Today we’re looking at the remarkable story of glass harmonica virtuoso Marianne Kirchgessner. Here are thirteen facts about her life:
1. Marianne Kirchgessner was born in Bruchsal, Germany, in June of 1769, the fifth of seven children. Her parents were both musical: her father was a cellist and her mother was a pianist.
2. When Marianne was four years old, her mother died. Soon after, little Marianne came down with smallpox and lost her sight. Around the same time, despite her blindness, she began teaching herself keyboard.
3. Eventually she began studying an instrument known as the glass harmonica with a conductor named Joseph Schmittbauer…who also happened to run a glass harmonica factory in Karlsruhe.
4. The glass harmonica was a unique musical instrument that was invented by Benjamin Franklin in 1761, consisting of glass bowls mounted on an iron spindle and operated via a foot pedal and the players’ wet fingers. Kirchgessner became one of the primary exponents of this niche instrument, which enjoyed a surge of possibility in the late eighteenth century.
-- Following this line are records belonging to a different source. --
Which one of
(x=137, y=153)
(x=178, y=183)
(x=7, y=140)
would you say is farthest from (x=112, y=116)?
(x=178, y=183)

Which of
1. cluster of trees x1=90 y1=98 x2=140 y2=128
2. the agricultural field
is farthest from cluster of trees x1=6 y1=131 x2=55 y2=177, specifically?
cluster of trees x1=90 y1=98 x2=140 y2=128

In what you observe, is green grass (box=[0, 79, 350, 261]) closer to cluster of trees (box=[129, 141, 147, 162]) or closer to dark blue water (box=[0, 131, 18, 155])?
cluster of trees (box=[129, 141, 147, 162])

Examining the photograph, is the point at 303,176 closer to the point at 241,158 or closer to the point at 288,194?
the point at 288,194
5. Kirchgessner was so talented, that it was decided that she should go on tour. Despite the difficulties of traveling by carriage in the eighteenth century, especially while blind, she embarked on what would become years of travel when she was just a young woman, and she became a phenomenon across Europe.
6. She traveled with a man named Heinrich Philipp Bossler and his wife. Bossler was an intriguing figure: he was a manager, a publisher, and a music critic. He published important early works by giants like Beethoven, Haydn, and Mozart. He also was unusually principled among music publishers of the time in that he refused to publish plagiarized music (other music publishers of the time had no such scruples). The Bosslers became Kirchgessner’s adopted family, and they traveled across Europe together.
7. When she came to Vienna, Mozart was so taken by Kirchgessner’s playing that he wrote this haunting Adagio and Rondo for her in 1791. She premiered it that summer and the performance was advertised as featuring Mozart himself. Mozart would die before the year was out, making this the last chamber music piece he ever wrote, and one of the last performances he ever took part in.
Wolfgang A. MOZART Adagio und Rondo für Glasharmonika, Flöte, Oboe, Viola, Violoncello, KV 617
8. He also wrote the Adagio for Glass Harmonica in C major, K 356 or 617a to her. It’s truly mystical and sounds unlike anything else he ever wrote.
Adagio for Glass Harmonica in C major, K 356 or 617a By Mozart
9. After her appearances in Vienna, she traveled throughout Germany and Bohemia, causing a stir wherever she went. She was so admired by the Berlin court that she played for King Friedrich Wilhelm II multiple times.
10. In 1794 she crossed paths with Haydn in London, appearing as a soloist in his concert series. Apparently, he also wrote a solo piece for her, but the score has been lost, possibly in part because she didn’t require traditional manuscript scores to learn new music.
11. While in London, she had a mechanic build her a new instrument, which became her favored one, and from then on, she traveled with it wherever she went on tour. It would have been extremely bulky and must have been very difficult to travel with!
12. In the summer of 1808, a highlight of her life of travel occurred when she met with German poet and playwright Johann Wolfgang von Goethe in Carlsbad.
13. In the winter of 1808, after her first Swiss tour, she decided to take a detour to visit a sibling in Odenheim, Germany. On the route, she came down with pneumonia and developed such a high fever that she began hallucinating. To the deep grief of the Bosslers, her faithful traveling companions who stayed with her until the end, she died on 9 December 1808 at the age of thirty-nine. Her final words were “Beautiful! Very beautiful!”